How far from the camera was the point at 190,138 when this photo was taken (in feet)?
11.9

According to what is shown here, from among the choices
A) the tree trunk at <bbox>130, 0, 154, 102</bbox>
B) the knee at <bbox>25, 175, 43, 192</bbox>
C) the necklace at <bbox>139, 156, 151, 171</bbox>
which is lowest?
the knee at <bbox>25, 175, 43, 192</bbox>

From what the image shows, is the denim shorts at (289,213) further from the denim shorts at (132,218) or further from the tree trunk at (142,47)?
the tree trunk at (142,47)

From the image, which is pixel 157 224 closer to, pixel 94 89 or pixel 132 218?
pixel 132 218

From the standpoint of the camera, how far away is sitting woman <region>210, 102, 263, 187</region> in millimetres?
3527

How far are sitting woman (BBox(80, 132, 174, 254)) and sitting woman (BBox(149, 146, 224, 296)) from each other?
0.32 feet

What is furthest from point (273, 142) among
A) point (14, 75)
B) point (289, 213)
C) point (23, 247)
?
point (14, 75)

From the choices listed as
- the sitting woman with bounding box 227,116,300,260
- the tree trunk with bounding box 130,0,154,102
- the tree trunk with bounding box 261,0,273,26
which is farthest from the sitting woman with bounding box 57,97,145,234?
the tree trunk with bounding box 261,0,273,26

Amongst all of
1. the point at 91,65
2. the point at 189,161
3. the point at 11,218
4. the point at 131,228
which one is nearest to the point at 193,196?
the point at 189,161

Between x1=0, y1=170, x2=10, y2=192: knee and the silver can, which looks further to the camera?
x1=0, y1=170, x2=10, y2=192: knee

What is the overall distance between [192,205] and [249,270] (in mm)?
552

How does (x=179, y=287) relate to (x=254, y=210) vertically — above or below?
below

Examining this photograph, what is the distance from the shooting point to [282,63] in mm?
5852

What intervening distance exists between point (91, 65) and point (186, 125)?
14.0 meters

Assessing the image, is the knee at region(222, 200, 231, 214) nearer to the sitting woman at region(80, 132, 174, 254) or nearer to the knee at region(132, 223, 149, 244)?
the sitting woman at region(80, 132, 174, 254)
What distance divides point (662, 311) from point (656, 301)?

——

Swap "necklace" for "bracelet" throughout the lines above and reproduce them with nothing else changed.

• _Written answer_
How far from the camera was the point at 190,138 when this photo was taken (in feet)?
11.9

According to what is shown here, from among the choices
A) the tree trunk at <bbox>130, 0, 154, 102</bbox>
B) the knee at <bbox>25, 175, 43, 192</bbox>
C) the bracelet at <bbox>139, 156, 151, 171</bbox>
which is lowest?
the knee at <bbox>25, 175, 43, 192</bbox>

From what the image shows, is the denim shorts at (289,213) further from the denim shorts at (132,218) or further from the tree trunk at (142,47)?
the tree trunk at (142,47)

From the image, which is pixel 157 224 closer to, pixel 94 89 or pixel 132 218?
pixel 132 218

From the standpoint of the camera, how far away is sitting woman <region>210, 102, 263, 187</region> in millimetres?
3527

How far are sitting woman (BBox(80, 132, 174, 254)) and sitting woman (BBox(149, 146, 224, 296)) from each other?
0.32 feet

What is furthest from point (273, 142) among
A) point (14, 75)
B) point (289, 213)
C) point (23, 247)
?
point (14, 75)

From the choices listed as
- the sitting woman with bounding box 227,116,300,260
- the tree trunk with bounding box 130,0,154,102
- the tree trunk with bounding box 261,0,273,26
which is farthest from the sitting woman with bounding box 57,97,145,234?
the tree trunk with bounding box 261,0,273,26

Amongst all of
1. the point at 91,65
2. the point at 189,161
3. the point at 11,218
4. the point at 131,228
which one is nearest to the point at 193,196?
the point at 189,161

Between x1=0, y1=170, x2=10, y2=192: knee and the silver can, which looks further to the camera?
x1=0, y1=170, x2=10, y2=192: knee

What is the overall distance between [192,205] and [249,270] (in mm)?
552

How does (x=179, y=287) relate to (x=254, y=210) vertically — above or below?
below

Examining this photograph, what is the distance from the shooting point to [282,63] in mm?
5852

What intervening distance exists between point (91, 65) and point (186, 125)?
14.0 meters

Assessing the image, is the knee at region(222, 200, 231, 214) nearer to the sitting woman at region(80, 132, 174, 254) or nearer to the knee at region(132, 223, 149, 244)?
the sitting woman at region(80, 132, 174, 254)
What distance divides point (662, 311) from point (656, 301)?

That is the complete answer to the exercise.